“Ex Machina” is an ambitious science fiction drama that focuses on an aspect of human nature you rarely see explored in the genre: lust.
Ostensibly, writer/director Alex Garland’s film is about a robot that seems to have crossed the threshold into human-like sentience. But really, it’s a tale of sexual attraction between man and machine, and all the troubling consequences that entails.
Domhnall Gleeson plays Caleb, a young programmer who has won a contest to spend a week at the remote domicile of his company’s super-rich founder, Nathan (Oscar Isaac). A wunderkind billionaire, Nathan lives virtually alone in an antiseptic research facility with only his creation, Ava (Alicia Vikander), a robot that he thinks could be the world’s first man-made person.
Ava cannot physically pass for human: except for a fleshy face and appendages, she’s an elegant mix of metal parts.

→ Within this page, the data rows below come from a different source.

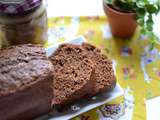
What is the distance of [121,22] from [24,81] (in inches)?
20.0

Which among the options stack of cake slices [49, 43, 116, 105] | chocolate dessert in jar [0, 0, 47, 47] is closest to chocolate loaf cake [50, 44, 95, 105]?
stack of cake slices [49, 43, 116, 105]

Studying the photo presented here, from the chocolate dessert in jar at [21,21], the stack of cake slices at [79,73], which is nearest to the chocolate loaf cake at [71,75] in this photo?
the stack of cake slices at [79,73]

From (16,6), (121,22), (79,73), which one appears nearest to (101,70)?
(79,73)

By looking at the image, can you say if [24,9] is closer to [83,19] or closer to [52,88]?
[52,88]

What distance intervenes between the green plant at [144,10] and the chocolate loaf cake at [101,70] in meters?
0.18

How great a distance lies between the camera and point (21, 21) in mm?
1176

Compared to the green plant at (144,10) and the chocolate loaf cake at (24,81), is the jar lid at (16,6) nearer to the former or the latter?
the chocolate loaf cake at (24,81)

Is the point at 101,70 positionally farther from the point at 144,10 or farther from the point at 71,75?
the point at 144,10

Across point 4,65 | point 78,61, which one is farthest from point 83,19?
point 4,65

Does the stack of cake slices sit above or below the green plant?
below

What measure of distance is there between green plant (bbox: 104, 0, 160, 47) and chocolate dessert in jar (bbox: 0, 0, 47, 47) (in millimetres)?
294

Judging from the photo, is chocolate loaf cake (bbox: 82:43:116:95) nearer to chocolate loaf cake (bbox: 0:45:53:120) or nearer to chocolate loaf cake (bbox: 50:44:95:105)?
chocolate loaf cake (bbox: 50:44:95:105)

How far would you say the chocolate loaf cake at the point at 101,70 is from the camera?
3.83ft

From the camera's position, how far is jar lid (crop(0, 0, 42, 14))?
1.12 meters
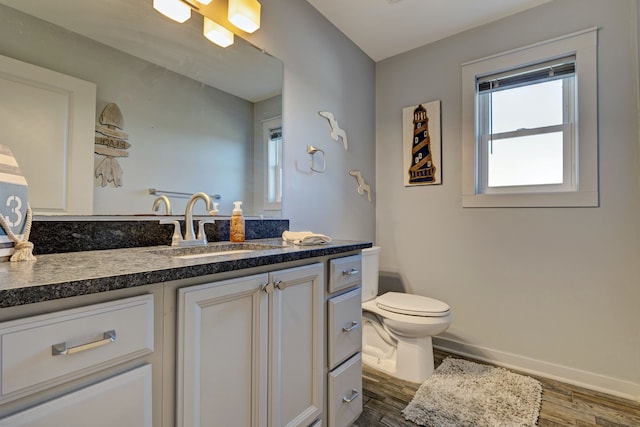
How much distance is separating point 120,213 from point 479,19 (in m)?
2.57

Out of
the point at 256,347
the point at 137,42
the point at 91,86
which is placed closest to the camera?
the point at 256,347

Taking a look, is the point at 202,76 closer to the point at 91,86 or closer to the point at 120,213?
the point at 91,86

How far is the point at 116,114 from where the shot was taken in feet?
3.91

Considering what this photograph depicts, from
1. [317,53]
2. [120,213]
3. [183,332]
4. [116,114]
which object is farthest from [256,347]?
[317,53]

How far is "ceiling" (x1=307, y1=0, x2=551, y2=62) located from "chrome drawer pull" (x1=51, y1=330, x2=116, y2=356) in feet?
7.17

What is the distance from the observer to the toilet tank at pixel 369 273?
86.0 inches

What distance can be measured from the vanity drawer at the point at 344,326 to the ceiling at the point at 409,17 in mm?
1869

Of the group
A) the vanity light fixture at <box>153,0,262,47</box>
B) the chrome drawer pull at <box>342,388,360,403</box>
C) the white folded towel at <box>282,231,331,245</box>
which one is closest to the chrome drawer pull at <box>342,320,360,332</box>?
the chrome drawer pull at <box>342,388,360,403</box>

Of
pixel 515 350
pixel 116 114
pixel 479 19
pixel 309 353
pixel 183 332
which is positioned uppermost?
pixel 479 19

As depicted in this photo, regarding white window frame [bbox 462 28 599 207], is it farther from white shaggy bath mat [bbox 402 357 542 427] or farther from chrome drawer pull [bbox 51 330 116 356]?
chrome drawer pull [bbox 51 330 116 356]

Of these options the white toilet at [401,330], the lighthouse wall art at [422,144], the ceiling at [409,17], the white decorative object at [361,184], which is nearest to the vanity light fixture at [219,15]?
the ceiling at [409,17]

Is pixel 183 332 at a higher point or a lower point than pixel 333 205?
lower

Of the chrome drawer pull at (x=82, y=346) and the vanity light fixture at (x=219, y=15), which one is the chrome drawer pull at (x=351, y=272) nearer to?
the chrome drawer pull at (x=82, y=346)

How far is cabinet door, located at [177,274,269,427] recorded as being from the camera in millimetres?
779
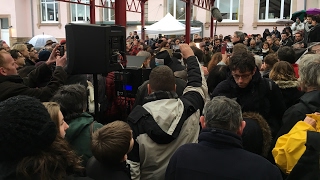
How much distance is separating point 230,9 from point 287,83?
17.8 metres

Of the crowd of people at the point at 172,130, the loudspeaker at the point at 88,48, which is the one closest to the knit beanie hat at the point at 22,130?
the crowd of people at the point at 172,130

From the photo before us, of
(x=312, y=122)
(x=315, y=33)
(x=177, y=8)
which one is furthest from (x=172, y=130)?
(x=177, y=8)

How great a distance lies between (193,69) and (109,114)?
80.3 inches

But during their long interview sessions Caleb begins to develop feelings for her, which Ava seems to return.
All the time, Nathan is watching, studying, judging. He needles Caleb with the information that Ava has been outfitted with parts to accommodate coupling with a human. Nathan can be charming one minute and bullying the next. His relationship to Ava is somewhat akin to a zookeeper who considers whether the animals were better left in the wild.
It’s an extremely engaging film, though I felt Garland avoided too many risks in his storytelling that could have led to more interesting places, plot-wise. For instance, it’s implied at one point that maybe it’s Caleb himself who is the robot, and this exercise has been his own Turing Test. That would have been a twist, but it becomes the road not taken.
“Ex Machina” is a movie that starts out with boldness and then travels too straight a line for its own good.
Video extras are a bit underwhelming. There’s a making-of featurette, footage of a Q&A with the cast and crew from South by Southwest Festival and eight behind-the-scenes vignettes.